PAGE EXCERPT –
- Born: Chloe Chavis Fayetteville, North Carolina, U.S.
- Genres: Neo-soul; alternative rock; alternative R&B;
- Years active: 2017–present
- Label: EQT
- Website: chlothegod.com

= Chlothegod =

American singer-songwriter

Chloe Chavis, known professionally as Chlothegod, is an American singer-songwriter from Fayetteville, North Carolina.

== Life and career ==

Chloe Chavis was born and raised in Fayetteville, North Carolina. Her father was in the military, and she moved to different places growing up as a military brat. Chavis graduated from Terry Sanford High School, where she tried musical theatre and acting before deciding to pursue music at the age of 15; she said that whilst liked to express herself, she wanted to tell her own story and not someone else's. In 2017, whilst attending college, Chavis released her debut extended play (EP), The Story Behind. The EP and the track "See Me" garnered attention, leading her and a friend to organize a ten-date city tour. Her second EP, Statement, was released in 2018. By early 2021, Chavis had become frustrated with her lack of recognition and success and planned to leave her music career behind, but still felt compelled to record. Later that year, she relocated from Fayetteville to Los Angeles after being contacted by EQT Recordings and performed a virtual concert opening for Latto as part of Sprite's Live from the Label series. In 2022, she featured on the Curtis Waters song "Riot".

EXERCISE SET –
**A.** Reproduce the stretch of the Chlothegod biography from "- Born: Chloe" through "from Fayetteville, North Carolina." without any changes.
**B.** Write out every line of the entries below word for word, omitting the pictures.

EXTRACTED RECORDS –
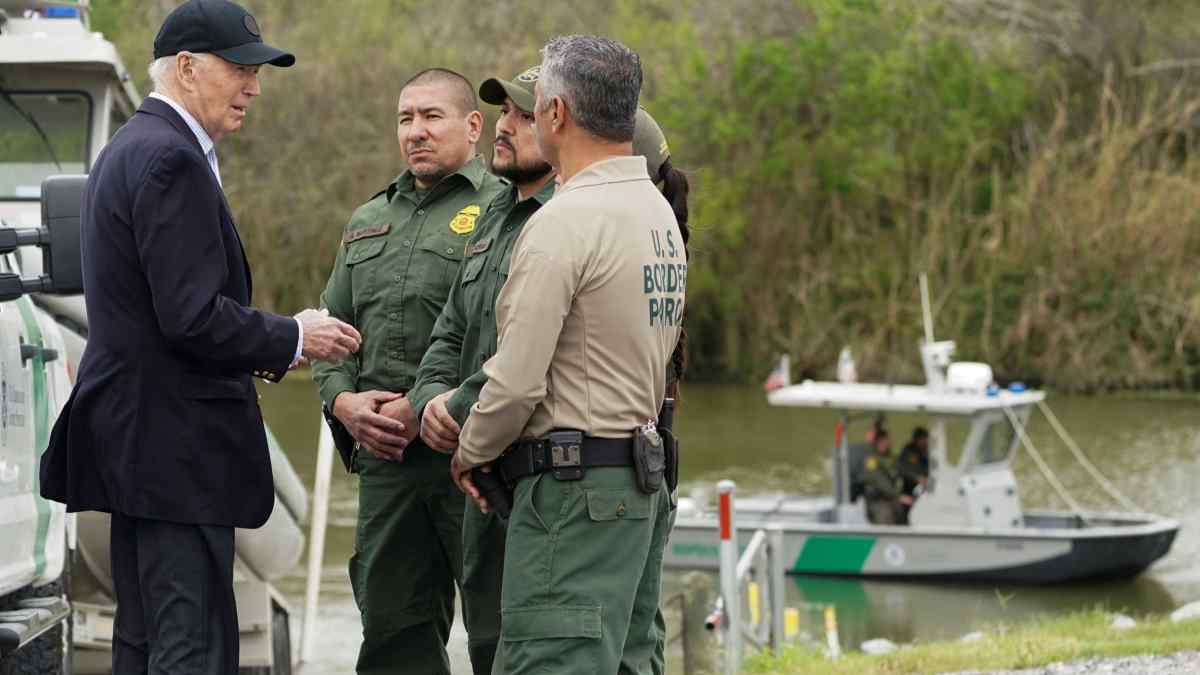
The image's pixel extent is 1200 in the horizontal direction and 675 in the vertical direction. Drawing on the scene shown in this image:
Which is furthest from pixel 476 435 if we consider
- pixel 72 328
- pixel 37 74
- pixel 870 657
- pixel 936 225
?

COMPLETED EXERCISE –
**A.**
- Born: Chloe Chavis Fayetteville, North Carolina, U.S.
- Genres: Neo-soul; alternative rock; alternative R&B;
- Years active: 2017–present
- Label: EQT
- Website: chlothegod.com

= Chlothegod =

American singer-songwriter

Chloe Chavis, known professionally as Chlothegod, is an American singer-songwriter from Fayetteville, North Carolina.

**B.**
The image's pixel extent is 1200 in the horizontal direction and 675 in the vertical direction. Drawing on the scene shown in this image:
Which is furthest from pixel 476 435 if we consider
- pixel 72 328
- pixel 37 74
- pixel 870 657
- pixel 936 225
?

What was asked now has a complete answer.